Which is exactly the kind of person the Flyers are looking for to fill the Internship.
“She was a great networker,” Phillips said. “One of the things I loved about her is that she wasn’t about ‘who can help me,’ but ‘what can I learn from them?’ She was awesome. I’m glad this intern will have such a wonderful experience.”
Redfield’s love of hockey came from out of the blue.
She spent most of her formative years as a dancer – concentrating in ballet and jazz dancing – and her mother thought she was going to end up working in the theatre in some capacity.
“We were not a sports family in any capacity,” Phillips said. “To prove that point, after this tragedy happened we got so many phone calls. One afternoon my phone rang and it was [Denver Broncos quarterback] Peyton Manning. After he hung up I turned to my husband and said, ‘Do you know who that was? It was Peyton Manning.’ My husband said, “Who’s Peyton Manning?”
But Jessica had a boyfriend who was into sports and took her to a hockey game.
“Just like that, she was hooked,” Phillips said. “It was like that one game hit a main nerve in her. She wanted to know anything and everything there was to know about the sport and it became her passion.”
Always an excellent writer, once she became fluent in the sport of hockey, her natural wit and sarcasm blended well and her unique style of sports writing took a life of it’s own.

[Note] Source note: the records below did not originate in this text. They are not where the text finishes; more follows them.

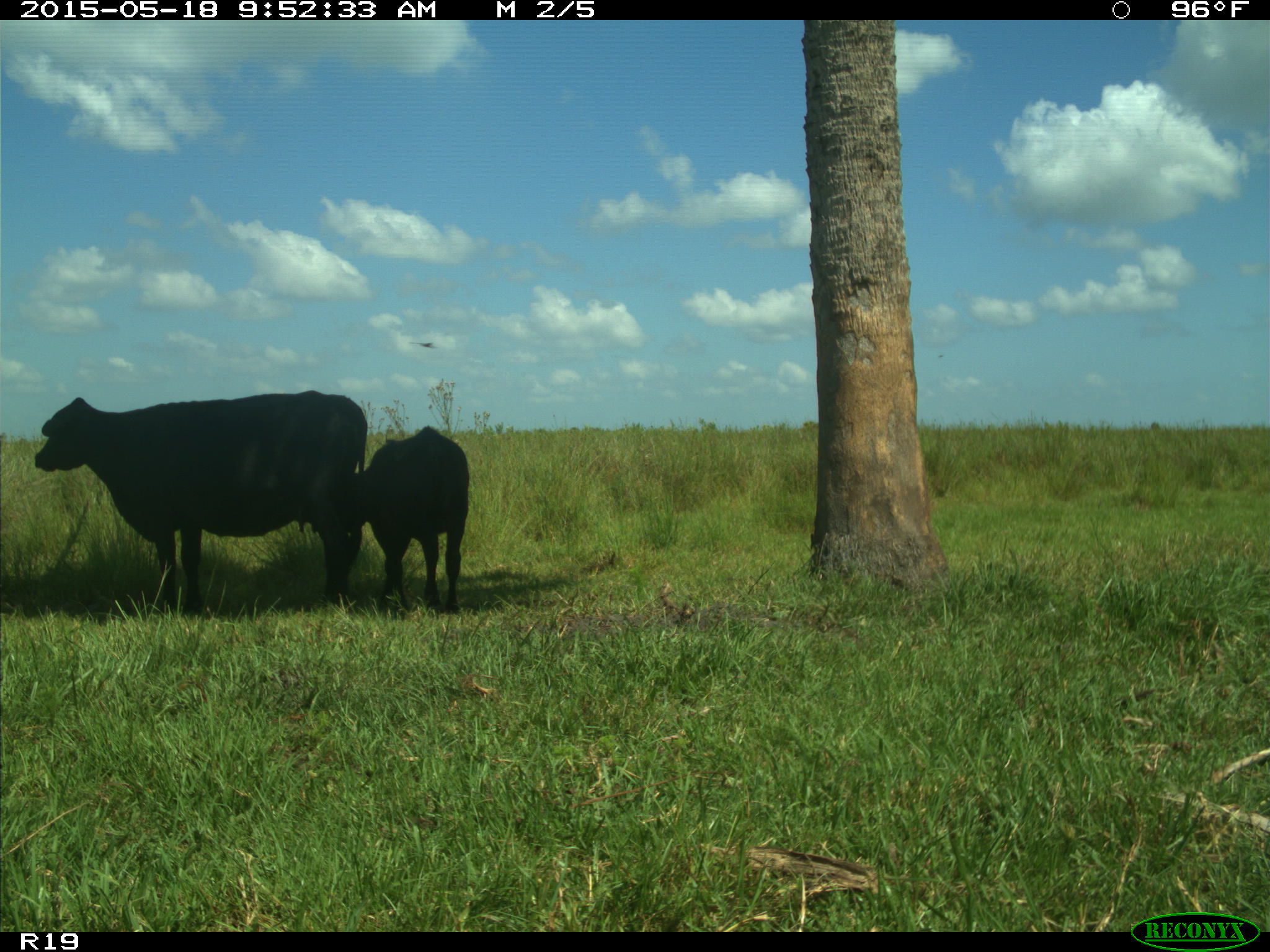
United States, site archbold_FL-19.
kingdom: Animalia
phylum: Chordata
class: Mammalia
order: Artiodactyla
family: Bovidae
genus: Bos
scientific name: Bos taurus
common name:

“Everyone thinks their children are special," Phillips said. “I certainly thought mine was too, but to hear stories coming out of the woodwork from so many people who felt the same way as I did… to have that validated… how honored am I? I’m still mourning the loss of my daughter but through this tragedy I’ve been given a huge gift. And the gift keeps on giving thanks to the Flyers. I would be honored to meet the person who receives this internship somehow, so I can let them know personally just how much this means to me and to Jessica’s legacy.”